Japanese brand UNIQLO is using the Australian Open, commencing Monday, to showcase its new “Dry-Ex” fabric, which is made from recycled PET bottles. The uniforms will be worn by the likes of Roger Federer and Kei Nishikori. Federer gave a sneak preview of his purple-and-navy combo at Tuesday night’s Rally for Relief event at Rod Laver Arena, while Nishikori’s turquoise strip is designed to “evoke an image of the coastline, contrasted with deep red and bright orange”.
Fashion forward … Serena Williams (left) and Petra Kvitova at Wednesday’s Rally for Relief event at Rod Laver Arena.Credit:Getty Images
For its players, Nike worked with Melbourne-based artist Cassie Byrnes to create a women’s kit in a pink, blue and yellow pattern, which includes a bodysuit baselayer. Nike is obviously banking on the striking design to translate into sales, with leotards and bodysuits one of the past year’s most-improved searches for activewear, according to a report by global fashion search engine Lyst.
However, Nike’s offering has been plagued by controversy, after it was labelled tone deaf for an ad promising its outfit would provide relief from “fiery conditions”, in the middle of the worst bushfire season the country has ever seen.
Roger Federer will wear a UNIQLO kit made from recycled PET bottles.Credit:AAP
While Nike sponsors about half of the world’s top 30 female players, including Naomi Osaka and Simona Halep, don’t expect to see Serena Williams wearing the same outfit as the others. Williams usually works with Nike to create a bespoke look for each Grand Slam event. Some of her Melbourne efforts include last year’s ’90s-inspired onesie (complete with fishnet tights), and her 2017 “zebra” look.
Another player whose outfit has already been previewed is Caroline Wozniacki, who will retire after the Australian Open. For her swansong, she and her sponsor, Adidas, have gone with a simple blue-and-white outfit. For fashion favourite Angelique Kerber, Adidas has gone with an appealing purple-and-coral look.
Other fashion favourites to keep an eye on will include Maria Sharapova, rising star Coco Gauff, who takes on Venus Williams in round one, and perpetual risk-taker Bethanie Mattek-Sands.

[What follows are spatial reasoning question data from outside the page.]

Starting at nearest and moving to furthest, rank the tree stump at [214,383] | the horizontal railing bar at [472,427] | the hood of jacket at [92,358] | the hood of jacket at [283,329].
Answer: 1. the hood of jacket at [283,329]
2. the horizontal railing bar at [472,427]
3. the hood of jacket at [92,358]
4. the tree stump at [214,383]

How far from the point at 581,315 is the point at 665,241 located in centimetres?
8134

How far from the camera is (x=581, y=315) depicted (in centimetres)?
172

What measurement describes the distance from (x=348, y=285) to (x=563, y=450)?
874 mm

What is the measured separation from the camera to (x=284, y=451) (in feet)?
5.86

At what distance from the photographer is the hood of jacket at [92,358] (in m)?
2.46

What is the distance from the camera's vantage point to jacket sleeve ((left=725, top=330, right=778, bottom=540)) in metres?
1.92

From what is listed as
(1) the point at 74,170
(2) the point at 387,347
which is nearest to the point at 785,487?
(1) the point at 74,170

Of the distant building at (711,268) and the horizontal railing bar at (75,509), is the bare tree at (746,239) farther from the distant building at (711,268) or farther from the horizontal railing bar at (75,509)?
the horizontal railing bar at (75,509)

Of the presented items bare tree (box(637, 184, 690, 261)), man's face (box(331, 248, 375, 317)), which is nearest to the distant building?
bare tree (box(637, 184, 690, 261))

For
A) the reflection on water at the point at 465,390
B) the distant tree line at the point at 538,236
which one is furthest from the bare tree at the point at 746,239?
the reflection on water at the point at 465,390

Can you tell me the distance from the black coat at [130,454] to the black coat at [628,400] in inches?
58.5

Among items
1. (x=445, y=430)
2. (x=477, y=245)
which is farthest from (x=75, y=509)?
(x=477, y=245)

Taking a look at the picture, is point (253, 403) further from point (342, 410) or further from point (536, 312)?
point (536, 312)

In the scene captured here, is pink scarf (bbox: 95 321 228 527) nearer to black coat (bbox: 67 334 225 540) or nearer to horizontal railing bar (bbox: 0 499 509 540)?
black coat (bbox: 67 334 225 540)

In the men’s draw, keep an eye on Bulgarian Grigor Dimitrov and Rafael Nadal as he chases a 20th Grand Slam title in a bubblegum pink outfit from Nike.

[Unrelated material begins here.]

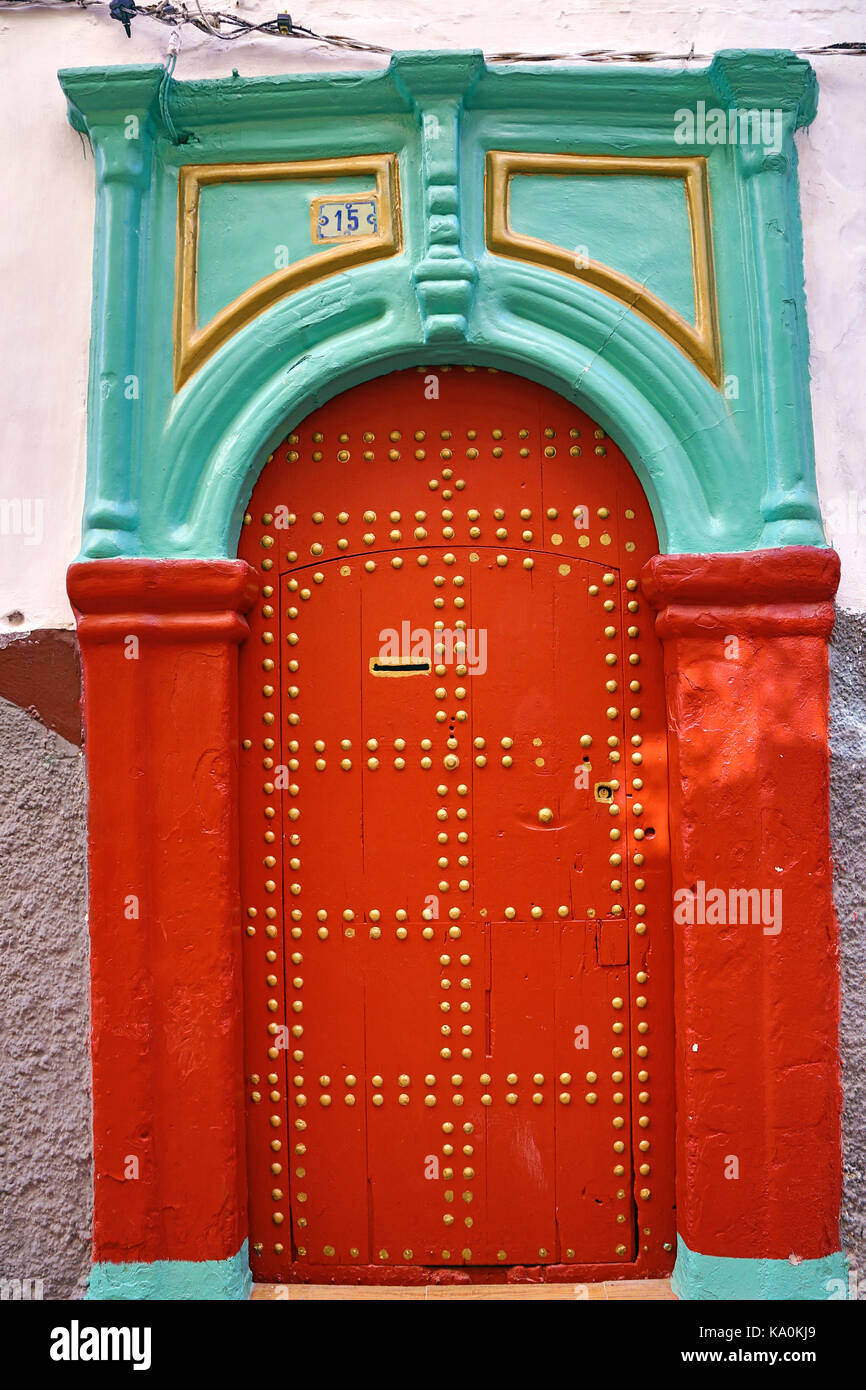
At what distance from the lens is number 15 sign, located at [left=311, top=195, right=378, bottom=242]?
8.86 ft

Fashion is a growing business for the Australian Open off the court, with the number of fashion and lifestyle vendors around the precinct jumping from 17 to 21 for 2020. They include Country Road, which supplies the uniforms for tournament officials, Volley and Venus Williams’ brand EleVen, in its first-ever store at a Grand Slam event.
Maria Sharapova is yet to reveal her Australian Open outfit.Credit:Chris Putnam/Barcroft Media via Getty Images
In line with the sustainability message, the Open’s own range of merchandise, including leggings, T-shirts, shorts and jackets, has been produced from a yarn made totally from recycled PET bottles.